> _AIM OF THE EXERCISE_:
Please copy every item below word for word, leaving out the pictures.

> _RECORD LIST_:
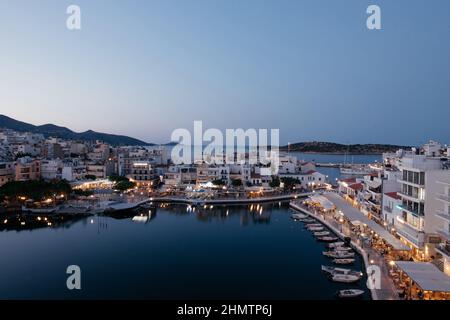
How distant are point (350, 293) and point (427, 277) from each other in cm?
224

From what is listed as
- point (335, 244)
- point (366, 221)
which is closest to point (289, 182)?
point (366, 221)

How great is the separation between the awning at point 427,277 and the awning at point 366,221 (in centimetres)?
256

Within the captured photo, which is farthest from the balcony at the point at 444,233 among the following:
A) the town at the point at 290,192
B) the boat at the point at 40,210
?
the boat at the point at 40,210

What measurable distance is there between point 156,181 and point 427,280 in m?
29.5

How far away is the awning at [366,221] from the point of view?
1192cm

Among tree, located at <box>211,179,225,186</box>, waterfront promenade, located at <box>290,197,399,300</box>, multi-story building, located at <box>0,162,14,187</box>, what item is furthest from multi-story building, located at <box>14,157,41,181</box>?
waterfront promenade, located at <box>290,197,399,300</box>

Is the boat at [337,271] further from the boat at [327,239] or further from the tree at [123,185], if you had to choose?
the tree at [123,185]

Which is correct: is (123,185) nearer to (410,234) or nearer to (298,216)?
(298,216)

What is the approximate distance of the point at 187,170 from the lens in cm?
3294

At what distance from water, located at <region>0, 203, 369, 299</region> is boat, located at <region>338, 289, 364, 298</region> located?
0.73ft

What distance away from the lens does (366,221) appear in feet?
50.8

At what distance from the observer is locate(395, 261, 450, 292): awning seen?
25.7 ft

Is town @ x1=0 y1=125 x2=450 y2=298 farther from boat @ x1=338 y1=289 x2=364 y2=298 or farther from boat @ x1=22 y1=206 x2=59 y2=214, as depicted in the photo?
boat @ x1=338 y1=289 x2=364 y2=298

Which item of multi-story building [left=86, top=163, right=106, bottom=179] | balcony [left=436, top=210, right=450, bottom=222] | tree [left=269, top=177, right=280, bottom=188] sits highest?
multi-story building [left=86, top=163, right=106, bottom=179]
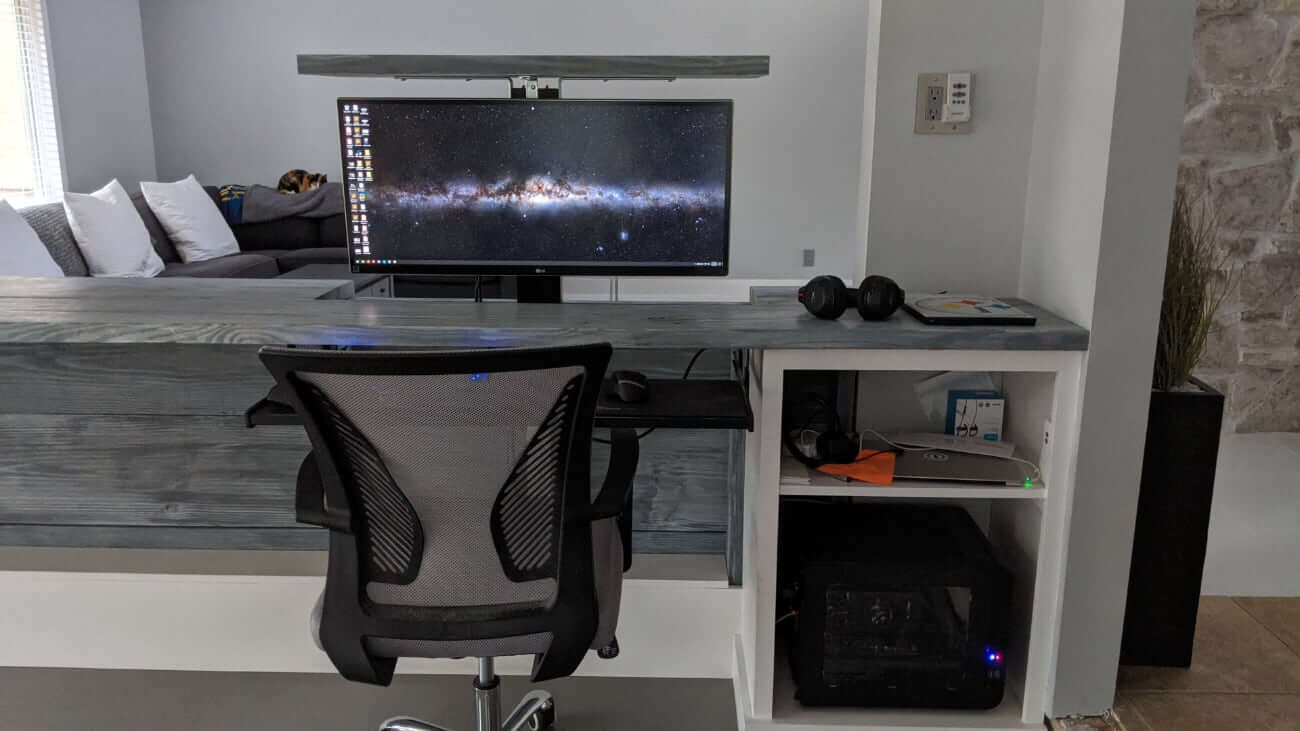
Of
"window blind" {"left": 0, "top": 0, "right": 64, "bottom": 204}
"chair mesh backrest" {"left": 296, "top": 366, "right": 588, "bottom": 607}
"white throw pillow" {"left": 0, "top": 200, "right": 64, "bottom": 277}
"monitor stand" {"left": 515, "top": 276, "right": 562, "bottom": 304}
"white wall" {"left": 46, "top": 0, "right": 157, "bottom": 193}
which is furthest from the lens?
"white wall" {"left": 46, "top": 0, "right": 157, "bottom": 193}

> _WRITTEN SOLUTION_:
How distant are point (350, 293) and point (427, 277) from each other in cm?
224

From what is listed as
- point (335, 244)
- point (366, 221)
which is closest to point (289, 182)?
point (366, 221)

How great is the separation between the awning at point 427,277 and the awning at point 366,221 (in centimetres)?
256

Within the captured photo, which is farthest from the balcony at the point at 444,233 among the following:
A) the town at the point at 290,192
B) the boat at the point at 40,210
?
the boat at the point at 40,210

What measurable distance is there between point 156,181 and point 427,280 in m?
29.5

How far away is the awning at [366,221] from the point of view?
1192cm

Among tree, located at <box>211,179,225,186</box>, waterfront promenade, located at <box>290,197,399,300</box>, multi-story building, located at <box>0,162,14,187</box>, what item is furthest from multi-story building, located at <box>14,157,41,181</box>?
waterfront promenade, located at <box>290,197,399,300</box>

Is the boat at [337,271] further from the boat at [327,239] or further from the tree at [123,185], if you had to choose?
the tree at [123,185]

Which is correct: is (123,185) nearer to (410,234) or nearer to (298,216)?
(298,216)

What is the approximate distance of the point at 187,170 from the lens in cm?
3294

At what distance from water, located at <region>0, 203, 369, 299</region> is boat, located at <region>338, 289, 364, 298</region> located?
0.73ft

What distance away from the lens does (366,221) appear in feet?
50.8

At what distance from the observer is locate(395, 261, 450, 292): awning seen?
25.7 ft

Is town @ x1=0 y1=125 x2=450 y2=298 farther from boat @ x1=338 y1=289 x2=364 y2=298 or farther from boat @ x1=22 y1=206 x2=59 y2=214, as depicted in the photo?
boat @ x1=338 y1=289 x2=364 y2=298

Which item of multi-story building [left=86, top=163, right=106, bottom=179] | balcony [left=436, top=210, right=450, bottom=222] | tree [left=269, top=177, right=280, bottom=188] sits highest?
multi-story building [left=86, top=163, right=106, bottom=179]
Of
"window blind" {"left": 0, "top": 0, "right": 64, "bottom": 204}
"chair mesh backrest" {"left": 296, "top": 366, "right": 588, "bottom": 607}
"white throw pillow" {"left": 0, "top": 200, "right": 64, "bottom": 277}
"monitor stand" {"left": 515, "top": 276, "right": 562, "bottom": 304}
"white wall" {"left": 46, "top": 0, "right": 157, "bottom": 193}
which is furthest from the lens?
"white wall" {"left": 46, "top": 0, "right": 157, "bottom": 193}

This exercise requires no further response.